DBR 17.3+ requirement: source-side reads via remote_query() require classic clusters on DBR 17.3+ or SQL warehouses (Pro / Serverless) on version 2025.35+. This is inherited from upstream's RemoteQueryReader adoption, not a fingerprint-specific limitation; the runtime requirement is documented in docs/lakebridge/docs/reconcile/index.mdx.
MISMATCH-state cost: at 1 M scale, fingerprint pays ~20 s for Stage-1 detection unconditionally and Stage-2 currently feeds into the same compare.reconcile_data JOIN rather than replacing it, so on MISMATCH it costs an extra 16-94 s vs. row-hash-only mode. The MATCH path is the headline win (38.7% wall-clock improvement on 1 M rows: 55.5 s vs 90.6 s); the production motivation is billion-row scale, where the row-hash pipeline's full-table JOIN is what becomes intractable. Stage-1 hash persistence as Stage-2 input is filed as a follow-up.
Test fixture file: the only non-fingerprint, non-expression_generator test file modified is tests/unit/test_install.py (six "version": 2 -> 3 fixture bumps, a direct consequence of the migration step we own). Not scope creep.
success_count formula in verify_successful_reconciliation is mathematically wrong (yields counts greater than total). Pre-existing in upstream PR Improve reconciliation result handling and logging #2259 (commit e56c79c3d); sits right next to fingerprint code in trigger_recon_service.py. Not fixed in this MR to keep scope contained; filed as a separate issue.

Linked issues

Resolves #..

Functionality

added relevant user documentation (docs/lakebridge/docs/reconcile/configuration.mdx Fingerprint Pre-check (Experimental) section + docs/lakebridge/docs/reconcile/index.mdx runtime requirements)
added new CLI command
modified existing command: databricks labs lakebridge ...
new opt-in feature behind ReconcileConfig.fingerprint_precheck (default False)

Tests

added unit tests (+1,400 LOC across 14 new test modules covering: query builders, algebraic solver, eligibility classifier, fetch parallelisation, v1 -> v2 -> v3 config migration, recon-capture typed schema, fingerprint dispatch, Stage-1 / Stage-2 contract symmetry)
All 1383 unit tests pass (2 skipped, 3 xfailed); tests/unit/reconcile/ alone runs 307 reconcile tests in 1.13 s.

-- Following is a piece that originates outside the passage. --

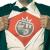 MyStand Inc. App Revenue Models Review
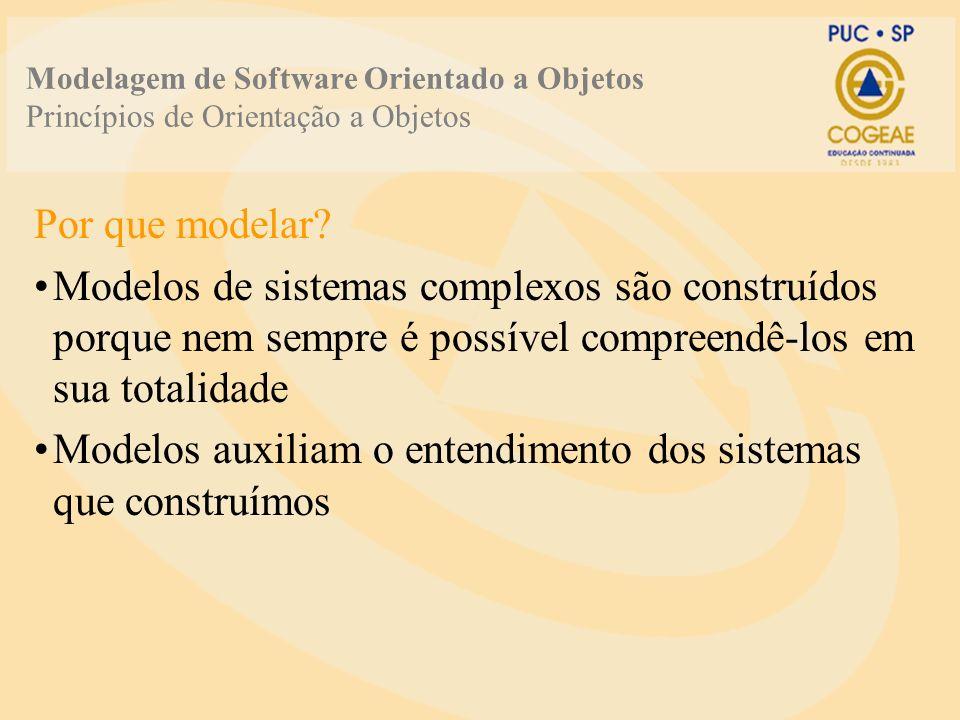 Modelagem de Software Orientado a Objetos Princípios de Orientação a Objetos Por que modelar? Modelos de sistemas complexos são construídos porque nem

The 6 failing test_cli_analyze.py cases (Informatica analyzer binary) are pre-existing on main (verified on stash-clean HEAD) and unrelated.
regression tests for the two pre-existing fixes: test_expression_generator.py pins handler presence, format string, and source / target byte alignment for TIMESTAMP / TIMESTAMPTZ, plus the BOOLEAN CASE WHEN rendering on Redshift.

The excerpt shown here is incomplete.